* _Records for this task_
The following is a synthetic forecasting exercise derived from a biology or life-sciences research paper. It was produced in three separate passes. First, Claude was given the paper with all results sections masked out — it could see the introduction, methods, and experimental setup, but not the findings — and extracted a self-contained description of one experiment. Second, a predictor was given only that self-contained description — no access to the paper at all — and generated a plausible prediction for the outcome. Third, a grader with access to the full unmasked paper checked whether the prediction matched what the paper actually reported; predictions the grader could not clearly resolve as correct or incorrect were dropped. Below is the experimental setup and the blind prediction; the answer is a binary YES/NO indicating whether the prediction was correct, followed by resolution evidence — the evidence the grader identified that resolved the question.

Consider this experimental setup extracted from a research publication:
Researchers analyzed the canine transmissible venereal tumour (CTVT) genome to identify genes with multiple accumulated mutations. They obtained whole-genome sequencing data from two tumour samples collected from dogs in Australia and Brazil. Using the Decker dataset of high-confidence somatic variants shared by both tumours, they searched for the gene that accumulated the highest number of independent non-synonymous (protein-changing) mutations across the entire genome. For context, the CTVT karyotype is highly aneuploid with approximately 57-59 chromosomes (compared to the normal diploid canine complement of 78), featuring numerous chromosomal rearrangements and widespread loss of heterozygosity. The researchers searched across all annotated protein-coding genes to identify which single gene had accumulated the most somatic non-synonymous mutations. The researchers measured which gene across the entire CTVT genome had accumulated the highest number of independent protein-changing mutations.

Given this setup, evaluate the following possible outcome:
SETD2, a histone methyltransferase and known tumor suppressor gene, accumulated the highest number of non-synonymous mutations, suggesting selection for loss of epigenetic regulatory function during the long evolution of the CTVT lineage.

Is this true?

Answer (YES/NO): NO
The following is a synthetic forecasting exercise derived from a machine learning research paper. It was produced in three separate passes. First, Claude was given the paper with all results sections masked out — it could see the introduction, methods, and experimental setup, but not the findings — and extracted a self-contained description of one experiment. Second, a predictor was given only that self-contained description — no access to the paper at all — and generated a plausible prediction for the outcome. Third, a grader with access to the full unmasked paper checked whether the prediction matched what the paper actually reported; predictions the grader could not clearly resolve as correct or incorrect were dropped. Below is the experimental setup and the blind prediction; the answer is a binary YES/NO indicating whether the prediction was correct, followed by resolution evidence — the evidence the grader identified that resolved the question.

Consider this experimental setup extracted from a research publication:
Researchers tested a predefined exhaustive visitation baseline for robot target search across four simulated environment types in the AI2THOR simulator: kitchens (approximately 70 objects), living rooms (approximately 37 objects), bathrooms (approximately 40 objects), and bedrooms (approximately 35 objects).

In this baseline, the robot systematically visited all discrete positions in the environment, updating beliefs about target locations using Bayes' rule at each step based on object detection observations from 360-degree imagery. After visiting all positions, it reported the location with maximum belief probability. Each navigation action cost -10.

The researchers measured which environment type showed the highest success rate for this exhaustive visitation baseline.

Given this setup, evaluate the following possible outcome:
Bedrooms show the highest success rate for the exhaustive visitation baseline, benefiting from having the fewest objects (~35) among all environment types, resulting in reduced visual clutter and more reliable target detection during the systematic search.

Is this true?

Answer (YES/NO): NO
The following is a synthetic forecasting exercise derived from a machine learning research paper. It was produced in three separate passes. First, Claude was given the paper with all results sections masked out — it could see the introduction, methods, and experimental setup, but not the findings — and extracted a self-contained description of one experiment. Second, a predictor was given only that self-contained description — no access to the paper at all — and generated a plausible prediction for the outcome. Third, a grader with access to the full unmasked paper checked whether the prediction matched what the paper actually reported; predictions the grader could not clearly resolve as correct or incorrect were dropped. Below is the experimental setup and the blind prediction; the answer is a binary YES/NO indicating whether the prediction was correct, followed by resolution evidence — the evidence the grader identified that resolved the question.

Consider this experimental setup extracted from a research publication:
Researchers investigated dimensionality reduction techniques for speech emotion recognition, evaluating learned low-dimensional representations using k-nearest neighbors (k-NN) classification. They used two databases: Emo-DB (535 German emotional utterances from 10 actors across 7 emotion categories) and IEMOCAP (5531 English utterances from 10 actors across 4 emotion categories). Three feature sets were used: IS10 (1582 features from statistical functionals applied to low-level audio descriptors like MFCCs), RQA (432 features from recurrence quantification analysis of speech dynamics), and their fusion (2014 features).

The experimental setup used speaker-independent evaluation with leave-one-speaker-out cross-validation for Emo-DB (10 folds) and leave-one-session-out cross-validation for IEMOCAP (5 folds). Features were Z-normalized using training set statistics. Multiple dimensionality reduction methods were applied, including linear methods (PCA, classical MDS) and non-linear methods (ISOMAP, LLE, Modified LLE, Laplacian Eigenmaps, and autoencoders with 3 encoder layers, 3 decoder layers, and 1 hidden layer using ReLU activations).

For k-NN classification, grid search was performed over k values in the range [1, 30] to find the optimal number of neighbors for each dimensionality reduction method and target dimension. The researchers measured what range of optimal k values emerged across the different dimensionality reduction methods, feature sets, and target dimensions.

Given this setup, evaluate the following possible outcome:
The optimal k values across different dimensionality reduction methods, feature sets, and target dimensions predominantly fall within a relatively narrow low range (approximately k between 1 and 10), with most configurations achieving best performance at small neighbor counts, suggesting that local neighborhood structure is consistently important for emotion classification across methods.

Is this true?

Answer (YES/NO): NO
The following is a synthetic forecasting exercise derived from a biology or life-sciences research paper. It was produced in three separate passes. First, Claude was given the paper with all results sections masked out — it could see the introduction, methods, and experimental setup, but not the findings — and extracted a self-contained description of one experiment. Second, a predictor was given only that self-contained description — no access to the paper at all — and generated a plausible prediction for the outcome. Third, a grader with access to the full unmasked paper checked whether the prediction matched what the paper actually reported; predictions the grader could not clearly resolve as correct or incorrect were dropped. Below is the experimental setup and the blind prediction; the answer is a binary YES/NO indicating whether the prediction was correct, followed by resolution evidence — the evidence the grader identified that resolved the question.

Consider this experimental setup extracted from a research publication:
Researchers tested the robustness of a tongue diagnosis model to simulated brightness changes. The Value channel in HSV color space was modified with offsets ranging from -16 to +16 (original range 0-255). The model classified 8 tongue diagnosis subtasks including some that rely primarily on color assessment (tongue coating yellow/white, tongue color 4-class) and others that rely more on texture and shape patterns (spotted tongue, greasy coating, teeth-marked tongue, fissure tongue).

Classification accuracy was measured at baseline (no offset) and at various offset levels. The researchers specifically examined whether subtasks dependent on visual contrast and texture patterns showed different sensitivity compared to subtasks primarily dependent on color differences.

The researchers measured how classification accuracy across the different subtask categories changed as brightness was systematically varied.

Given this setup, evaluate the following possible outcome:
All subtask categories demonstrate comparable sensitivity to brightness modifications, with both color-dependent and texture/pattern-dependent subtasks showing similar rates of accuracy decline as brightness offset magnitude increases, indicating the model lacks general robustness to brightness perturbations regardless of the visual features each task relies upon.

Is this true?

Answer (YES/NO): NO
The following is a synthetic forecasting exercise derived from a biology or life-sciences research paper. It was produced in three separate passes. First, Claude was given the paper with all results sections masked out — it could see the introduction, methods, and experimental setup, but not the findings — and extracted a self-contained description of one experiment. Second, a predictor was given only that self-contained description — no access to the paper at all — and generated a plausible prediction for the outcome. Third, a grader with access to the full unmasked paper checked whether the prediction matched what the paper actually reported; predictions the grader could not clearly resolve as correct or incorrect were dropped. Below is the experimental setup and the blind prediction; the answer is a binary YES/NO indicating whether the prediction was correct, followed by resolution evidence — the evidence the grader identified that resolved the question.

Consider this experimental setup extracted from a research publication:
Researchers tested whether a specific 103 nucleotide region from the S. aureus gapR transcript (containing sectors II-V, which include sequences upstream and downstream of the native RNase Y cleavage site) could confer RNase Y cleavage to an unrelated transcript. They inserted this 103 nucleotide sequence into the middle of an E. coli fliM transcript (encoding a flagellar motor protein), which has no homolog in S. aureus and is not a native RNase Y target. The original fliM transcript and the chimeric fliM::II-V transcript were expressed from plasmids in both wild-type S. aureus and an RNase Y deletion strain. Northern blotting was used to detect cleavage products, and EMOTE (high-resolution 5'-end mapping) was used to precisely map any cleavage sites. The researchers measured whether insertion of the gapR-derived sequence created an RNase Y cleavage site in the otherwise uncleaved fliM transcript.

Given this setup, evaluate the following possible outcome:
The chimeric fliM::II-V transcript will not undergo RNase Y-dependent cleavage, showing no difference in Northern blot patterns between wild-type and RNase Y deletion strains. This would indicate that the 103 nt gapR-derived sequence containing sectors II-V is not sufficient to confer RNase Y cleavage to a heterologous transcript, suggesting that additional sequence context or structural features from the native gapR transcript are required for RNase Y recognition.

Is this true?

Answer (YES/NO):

* _Your assignment_
The answer must consist of every line above that holds the string "loss", copied exactly.

* _Exercise answer_
Researchers analyzed the canine transmissible venereal tumour (CTVT) genome to identify genes with multiple accumulated mutations. They obtained whole-genome sequencing data from two tumour samples collected from dogs in Australia and Brazil. Using the Decker dataset of high-confidence somatic variants shared by both tumours, they searched for the gene that accumulated the highest number of independent non-synonymous (protein-changing) mutations across the entire genome. For context, the CTVT karyotype is highly aneuploid with approximately 57-59 chromosomes (compared to the normal diploid canine complement of 78), featuring numerous chromosomal rearrangements and widespread loss of heterozygosity. The researchers searched across all annotated protein-coding genes to identify which single gene had accumulated the most somatic non-synonymous mutations. The researchers measured which gene across the entire CTVT genome had accumulated the highest number of independent protein-changing mutations.
SETD2, a histone methyltransferase and known tumor suppressor gene, accumulated the highest number of non-synonymous mutations, suggesting selection for loss of epigenetic regulatory function during the long evolution of the CTVT lineage.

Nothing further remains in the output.